Wednesday, 21 May 2014

What nobody is saying about the housing market...

Its seems incredible to me that amongst all the talk about the housing market by Mark Carney, George Osborne and the media, there is scarcely any mention of its connection with the money supply. As readers of this blog should know by now, new loans increase the money supply whist repayments of existing loans shrink it. In the UK, lending is dominated by the housing market. Far more money is lent for house purchasing than for business. Putting these facts together means that the total amount of money that circulates in the economy as a direct function of the state of the housing market. A housing boom corresponds to a growing money supply, whilst a bust would shrink the money supply, just like in 2008. We are now in a very unstable situation. If regulators succeed in bursting the current housing bubble it would either lead to an immediate recession (this is what a shrinking money supply does), or alternatively quantitative easing would have to start all over again.

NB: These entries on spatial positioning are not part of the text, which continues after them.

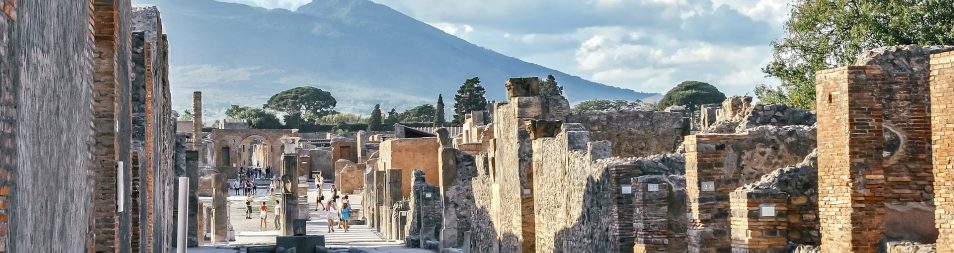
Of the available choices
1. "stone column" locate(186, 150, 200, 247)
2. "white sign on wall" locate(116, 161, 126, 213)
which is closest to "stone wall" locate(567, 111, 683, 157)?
"stone column" locate(186, 150, 200, 247)

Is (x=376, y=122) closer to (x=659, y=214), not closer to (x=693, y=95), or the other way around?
(x=693, y=95)

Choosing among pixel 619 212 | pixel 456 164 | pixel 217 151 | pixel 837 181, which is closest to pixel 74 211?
pixel 837 181

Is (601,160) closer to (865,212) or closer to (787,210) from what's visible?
(787,210)

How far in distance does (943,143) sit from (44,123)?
622 centimetres

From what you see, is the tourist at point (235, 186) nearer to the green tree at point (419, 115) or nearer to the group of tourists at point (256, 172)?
the group of tourists at point (256, 172)

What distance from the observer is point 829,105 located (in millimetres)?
13570

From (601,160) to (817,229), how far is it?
20.8 feet

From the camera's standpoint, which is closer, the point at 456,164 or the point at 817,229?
the point at 817,229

With this precarious situation, why are the words "money supply" not on everybody's lips?

Sunday, 4 May 2014

Does a switch to full reserve banking equate to “banning banks”?

Ever since Martin Wolf came out in favour of full reserve banking, there have been several follow-up articles (1,2,3) in which the authors describe a move to full reserves as “banning banks”. I take issue with this...

When Dave Fishwick, made famous by the television series Bank of Dave, wanted to start his own bank, he was surprised to discover that his proposed business of taking people’s savings and lending that money to people that wanted to borrow it, was not allowed to be called a “bank”. I can sympathise with Dave because by almost any definition of the word bank you may find in a dictionary, his institution was most definitely a bank. It’s just that the financial regulators have an unreasonably pedantic definition of the word. Its as if the word “car” had been defined as a Volkswagen Golf, and any “vehicle” that wasn’t a VW Golf was barred from calling itself a car, and had to be advertised as a “motorised people transportation device”.

There are many precedents for dictionary definitions of words being different from that which pedantic lawyers would insist upon. For example, take Champagne and Velcro. Champagne is simply sparkling white wine, but woe betide you if you make some white sparkling wine outside the Champagne region of France and label your drink Champagne. Similarly with Velcro. If your “hook and loop material” was not made by Velcro Corp. and you describe it in your sales material as velcro, you will have a letter from their lawyers soon after.

So if you are a pedantic lawyer type, then yes, full reserve banking is indeed banning banks. But if you are a normal human being, armed with a normal dictionary, then full reserve banking does not involve banning banks. It's merely switching to a different model of bank, like a different model of car.